Pour rebondir une dernière fois sur les melting-pots des 70’s, citons d’ailleurs un passionné du rock progressif qui évoque le territoire de Rypdal dans son livre « Rock Progressif » bien justement quand il est question de l’influence jazz au sein du rock prog (coucou alors à King Crimson) et vice versa avec le jazz-rock/fusion qui vont déteindre de plus en plus sur les deux dans cette décennie (6) :


« Il y aura heureusement une exception de taille à cette funeste évolution : le label munichois ECM, fondé en 1969 par Manfred Eicher, dont les propositions novatrices et éclectiques, prônant une approche moderne et ouverte du jazz, lance des passerelles évidentes vers la galaxie progressive. Quelques exemples : des projets comme Odyssey du guitariste suédois Terje Rypdal, Solstice du guitariste (12 cordes acoustique) et pianiste américain Ralph Towner, Colours du bassiste allemand Eberhard Weber (…) » (7)


Ce qui nous permet donc de revenir sur Rypdal et son jazz-rock aventureux qui sur ce disque trace d’emblée toutes les directions à explorer que sa musique va dorénavant arpenter; ce n’est donc pas un hasard si le titre du disque reprend fièrement le nom et prénom du musicien. Symbole de cette immensité sonore à naviguer : l’océan en pochette où le « navire-titre » éponyme flotte au milieu (8).


Autre signe qui ne trompe pas, cette distanciation soulignée plus tôt où Rypdal se positionne clairement à part du jazz-fusion qui déborde alors en ces années-là pour afficher son style.


1971 c’est aussi le premier album du Mahavishnu Orchestra ou le « Jack Johnson » bouillonnant de Miles Davis par exemple et la différence est de taille (9). Prenez « The inner mountain flame » du Mahavishnu : ça démarre direct dès la première piste, « Meeting of the spirits », les joutes enfiévrées entre McLaughlin à la guitare électrique, Billy Cobham aux fûts, Jan Hammer au clavier, Jerry Goodman au violon et Rick Laird à la basse. Et par la suite même dans les morceaux moins rythmés, la tension ne se relâche pas (quoique « A lotus on Irish Streams » où l’orchestra le temps d’un morceau passe à l’acoustique).


Maintenant on passe à Rypdal et on voit le décalage.

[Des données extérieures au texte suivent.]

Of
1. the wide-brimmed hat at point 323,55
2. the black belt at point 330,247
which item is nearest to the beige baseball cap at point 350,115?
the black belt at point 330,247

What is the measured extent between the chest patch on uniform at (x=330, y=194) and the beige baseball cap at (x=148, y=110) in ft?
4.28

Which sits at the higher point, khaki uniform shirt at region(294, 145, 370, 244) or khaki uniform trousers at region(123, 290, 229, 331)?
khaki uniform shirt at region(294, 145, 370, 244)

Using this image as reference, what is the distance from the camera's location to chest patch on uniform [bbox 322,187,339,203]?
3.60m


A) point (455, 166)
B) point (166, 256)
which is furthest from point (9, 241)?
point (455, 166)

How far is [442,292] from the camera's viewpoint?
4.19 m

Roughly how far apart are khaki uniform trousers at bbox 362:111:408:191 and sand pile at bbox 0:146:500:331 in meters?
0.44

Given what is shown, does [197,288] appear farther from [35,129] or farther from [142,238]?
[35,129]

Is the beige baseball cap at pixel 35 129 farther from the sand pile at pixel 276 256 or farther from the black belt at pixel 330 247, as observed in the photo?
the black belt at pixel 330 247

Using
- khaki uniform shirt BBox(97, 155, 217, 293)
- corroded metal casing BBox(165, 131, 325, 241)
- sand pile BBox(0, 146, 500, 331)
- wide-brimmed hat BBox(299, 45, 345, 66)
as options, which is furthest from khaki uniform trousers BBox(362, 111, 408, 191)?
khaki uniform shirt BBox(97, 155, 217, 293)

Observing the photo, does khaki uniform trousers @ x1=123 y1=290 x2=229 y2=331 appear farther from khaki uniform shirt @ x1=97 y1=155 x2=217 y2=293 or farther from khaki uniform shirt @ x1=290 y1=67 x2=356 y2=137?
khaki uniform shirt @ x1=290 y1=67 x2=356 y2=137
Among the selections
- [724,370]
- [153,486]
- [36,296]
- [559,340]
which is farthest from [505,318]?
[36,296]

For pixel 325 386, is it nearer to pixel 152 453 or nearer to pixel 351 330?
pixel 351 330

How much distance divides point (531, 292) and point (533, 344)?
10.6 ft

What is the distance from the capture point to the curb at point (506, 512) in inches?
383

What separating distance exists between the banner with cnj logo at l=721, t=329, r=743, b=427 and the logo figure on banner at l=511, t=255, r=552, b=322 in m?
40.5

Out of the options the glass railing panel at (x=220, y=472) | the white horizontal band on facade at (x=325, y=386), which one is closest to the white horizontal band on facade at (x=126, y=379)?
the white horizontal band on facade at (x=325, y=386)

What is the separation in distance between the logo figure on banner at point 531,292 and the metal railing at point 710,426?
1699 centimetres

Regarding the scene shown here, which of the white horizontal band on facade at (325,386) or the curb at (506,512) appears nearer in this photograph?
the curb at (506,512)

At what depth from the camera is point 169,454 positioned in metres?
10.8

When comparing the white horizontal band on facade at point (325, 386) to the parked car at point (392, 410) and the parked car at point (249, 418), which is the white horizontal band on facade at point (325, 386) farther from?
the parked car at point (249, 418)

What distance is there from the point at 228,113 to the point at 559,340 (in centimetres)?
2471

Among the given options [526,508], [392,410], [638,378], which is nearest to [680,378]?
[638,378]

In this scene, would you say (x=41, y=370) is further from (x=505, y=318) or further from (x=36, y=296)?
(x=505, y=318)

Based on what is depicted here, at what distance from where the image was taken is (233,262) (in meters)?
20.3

Dès les 12mn inaugurales de « Keep it like that – tight » (« Garde le comme ça : serré » qui peut se lire complètement comme un manifeste à suivre de la musique du guitariste dans ces 70’s !), on remarque d’emblée le tempo lent. Un jazz-rock qui pose plus d’espace, étire volontairement le temps. Si la musique reste brûlante en raison des instruments convoqués, le musicien y laisse passer plus d’air. Il est en cela bien aidé par un large casting venu d’un peu partout : sa femme Inger Lise Rypdal (également chanteuse alors sous l’alias « Inger Lise » (10)) pour quelques vocalises, Jan Garbarek (saxophone, flûte et clarinette), Bobo Stenson (piano électrique), Arild Andersen (basse électrique), Jon Christensen (batterie)…
Pas mal de musiciens qui deviendront d’ailleurs par la suite des habitués de ECM.


12 minutes donc avec des changements de variations qui arrivent souvent au tiers d’un morceau prolongé tout le long par un beat monolithique que pourtant Rypdal fracassera par un solo agressif et bien senti vers la fin, comme une délivrance cathartique.


« Rainbow » enfonce encore plus le clou, partant dans la musique classique contemporaine. Ou plutôt un entre-deux à mi-chemin, partagé par des aspirations fusion-ambiant nous donnant à voir des terres brumeuses survolées par la soprano Inger Lise. Un titre fascinant dans l’obscurité à la limite constante de la rupture et une veine que Rypdal creusera encore plus dans les albums à venir. « Electric Fantasy » semble suivre le même chemin mais renoue tranquillement avec l’électricité et la fureur contenue de « Keep it… » en abordant le même déchaînement crescendo, en étirant toutefois encore plus la matière malléable de la composition.


Enfin, plus courts, « Lontano II » et « Tough enough » referment sur la pointe des pieds ce premier chapitre passionnant.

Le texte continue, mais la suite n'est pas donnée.